Hingga larangan itupun sempurna, Allah memerintahkan umat Islam meninggalkan khamr secara total.

“Hai orang-orang yang beriman, sesungguhnya (meminum) khamar, berjudi, (berkorban untuk) berhala, mengundi nasib dengan panah , adalah termasuk perbuatan setan. Maka jauhilah perbuatan-perbuatan itu agar kamu mendapat keberuntungan. Sesungguhnya setan itu bermaksud hendak menimbulkan permusuhan dan kebencian di antara kamu lantaran (meminum) khamar dan berjudi itu, dan menghalangi kamu dari mengingat Allah dan sembahyang; maka berhentilah kamu (dari mengerjakan pekerjaan itu). Dan ta’atlah kamu kepada Allah dan ta’atlah kamu kepada Rasul-(Nya) dan berhati-hatilah. Jika kamu berpaling, maka ketahuilah bahwa sesungguhnya kewajiban Rasul Kami, hanyalah menyampaikan (amanat Allah) dengan terang.” (Al-Maidah 90-92)

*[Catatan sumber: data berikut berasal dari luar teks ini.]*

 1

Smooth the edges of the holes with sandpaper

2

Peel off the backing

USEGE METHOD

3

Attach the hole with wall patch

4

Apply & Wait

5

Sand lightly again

Merespon Peristiwa-Peristiwa yang Terjadi

Agar Al-Qur’an dapat dipahami oleh manusia seluruh zaman, maka Allah swt menyetting peristiwa-peristiwa penyebab turunnya Al-Qur’an. Dan juga melalui pertanyaan-pertanyaan para sahabat yang kemudian dijelaskan oleh Allah swt melalui Al-Qur’an.

Allah swt mendisain peristiwa pernikahan Rasulullah saw dengan Zainab rha. dengan tujuan menghapus anggapan anak hasil adopsi/anak angkat sebagai anak sendiri yang sudah berlaku di kalangan bangsa Arab. Atas peristiwa itu, Allah swt menurunkan Qur’an surat Al-Ahzab 37. Sebelumnya berlaku aturan tidak boleh menikahi wanita mantan istri anak angkat sendiri. Namun Allah swt menghapus aturan itu dengan peristiwa ini.

Atau atas pertanyaan para sahabat yang meminta fatwa kepada Rasulullah saw tentang haidh, Allah swt meresponnya dengan menurunkan surat Al-Baqarah ayat 222.

Juga saat memutuskan perkara soal fitnah dari kalangan munafik kepada Aisyah rha (peristiwa haditsul ifki), Allah menurunkan beberapa ayat dalam surat An-Nur.